GCPete's wife (previously idigpotatoes)


----------



## linn (Jul 19, 2005)

Does it smell OK, no rancid smell? If the smell is OK I would grate it up and rebatch it in an old Crockpot.


----------



## MullersLaneFarm (Jul 23, 2004)

Is this CP/HP soap?? If so, my guess is you are not seeing oils weeping from the soap, but water that is attracted by the naturally occurring glycerin in the soap. 

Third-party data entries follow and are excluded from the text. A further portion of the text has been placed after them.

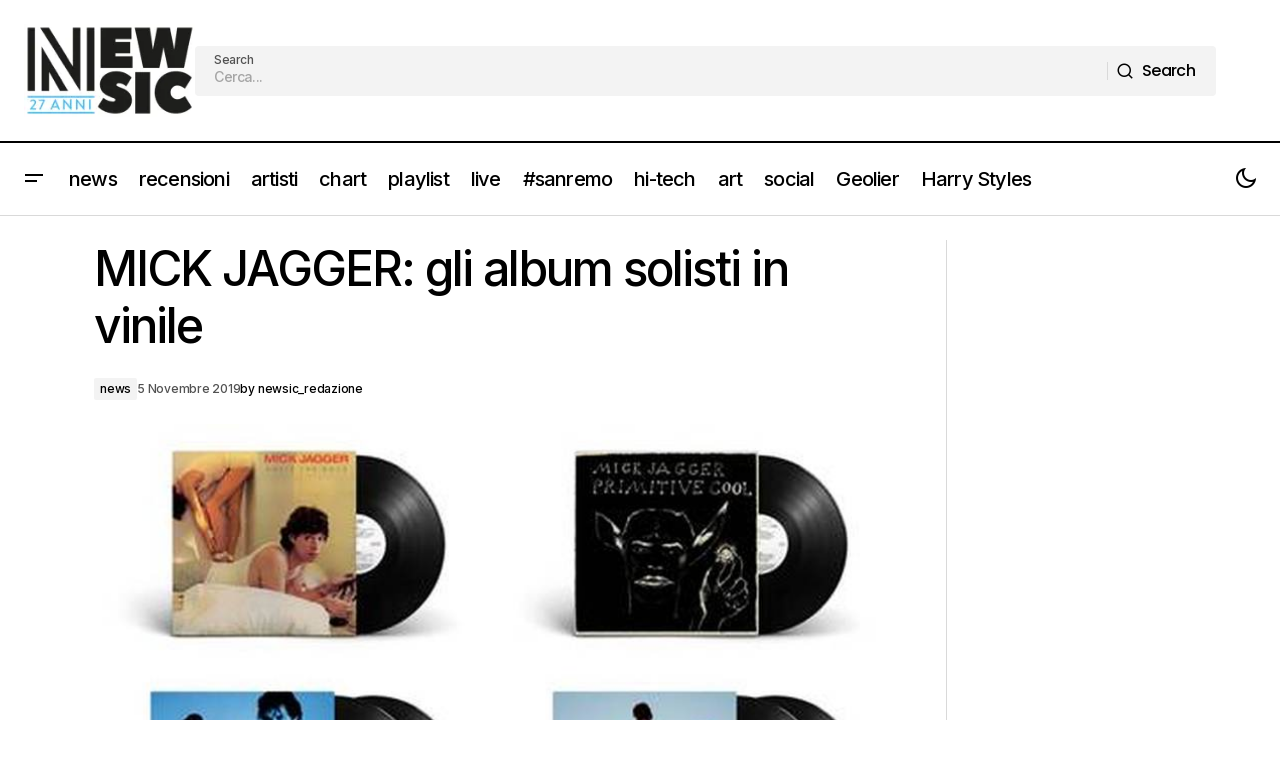

--- FILE ---
content_type: text/html; charset=utf-8
request_url: https://www.google.com/recaptcha/api2/aframe
body_size: 266
content:
<!DOCTYPE HTML><html><head><meta http-equiv="content-type" content="text/html; charset=UTF-8"></head><body><script nonce="J-P7fdDau2GgSG_u5IA70w">/** Anti-fraud and anti-abuse applications only. See google.com/recaptcha */ try{var clients={'sodar':'https://pagead2.googlesyndication.com/pagead/sodar?'};window.addEventListener("message",function(a){try{if(a.source===window.parent){var b=JSON.parse(a.data);var c=clients[b['id']];if(c){var d=document.createElement('img');d.src=c+b['params']+'&rc='+(localStorage.getItem("rc::a")?sessionStorage.getItem("rc::b"):"");window.document.body.appendChild(d);sessionStorage.setItem("rc::e",parseInt(sessionStorage.getItem("rc::e")||0)+1);localStorage.setItem("rc::h",'1769249099436');}}}catch(b){}});window.parent.postMessage("_grecaptcha_ready", "*");}catch(b){}</script></body></html>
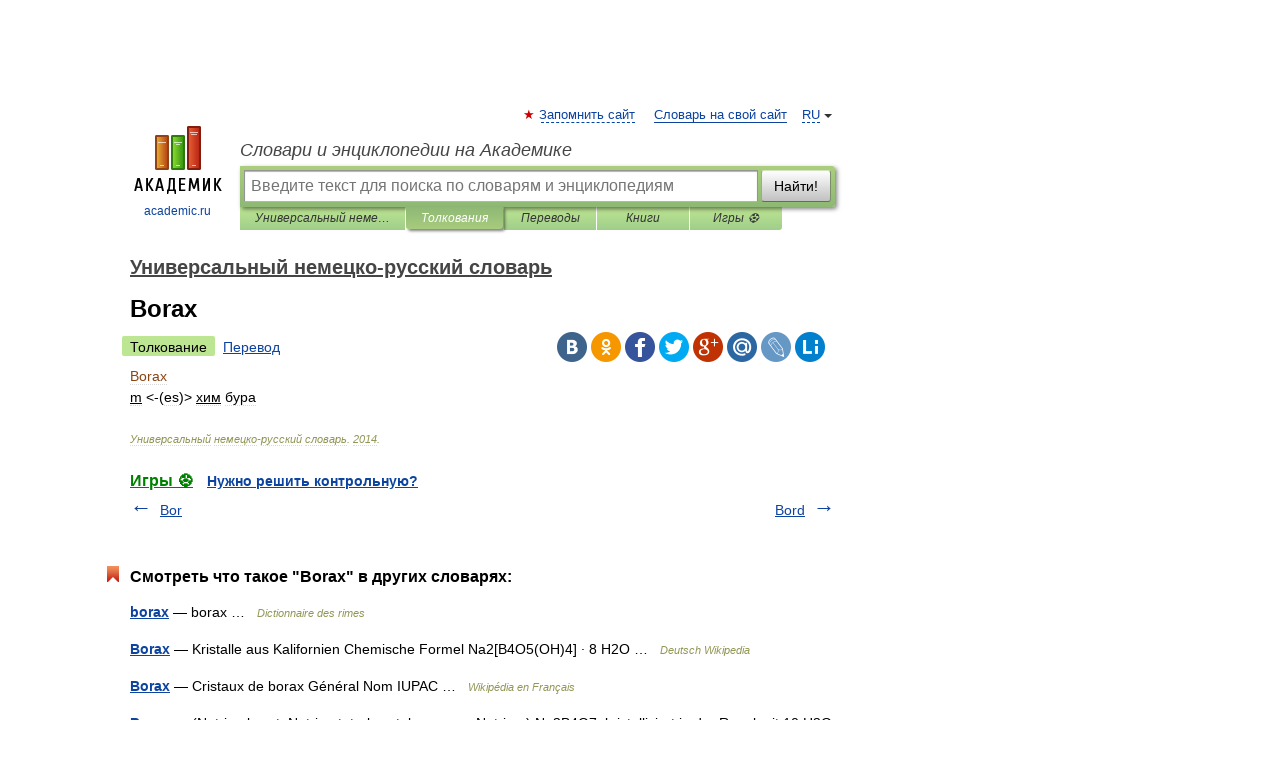

--- FILE ---
content_type: application/javascript; charset=utf-8
request_url: https://fundingchoicesmessages.google.com/f/AGSKWxXIHa9YaH3kU9XO8QKeNZmXudhMVsA4qI_2wKzvJ6vnDAKLAThRcazxWG6xCKn6VVz1CxOA19V9o8lP2D3vnbhGRJs63Te0BSwbQpdg5G7Bos2X2Be2w65fnZk_jL_tfsEKVfUeUNENMe0ro81m50V-WxFTpDw735eEp2enqBxH5uCtR54LJ9yCmqXs/__adv/overlay//outstream_ad-/generic.ads./popunder2._540_70_
body_size: -1284
content:
window['45271524-871b-4a04-9b6f-7a57d43728c1'] = true;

With the warmer & more humid conditions, this is not unusual at all. Simply wipe them down!


----------



## MullersLaneFarm (Jul 23, 2004)

sorry, duplicate post


----------



## GREENCOUNTYPETE (Jul 25, 2006)

its cold process soap in bars. it sits in my bin of soap and it gets a brown oil film on the edge. its to thick to just wipe off. i tried trimming it off and occassionally its in an air bubble near the edge of the soap bar too. the soap is just for around the house so i guess we will just use it, i didnt scent that batch so it just smells like soap.


----------



## linn (Jul 19, 2005)

You can grate it up and melt it with a little liquid, then pour it in a mold.


----------



## lathermaker (May 7, 2010)

hmmmm this doesn't sound like oil to me, especially if it's brown in color and showing up in air bubbles. It could be pockets of lye. Does the soap have an "off" smell to it? If so, it could be rancid oils. Do you know how to zap test it?


----------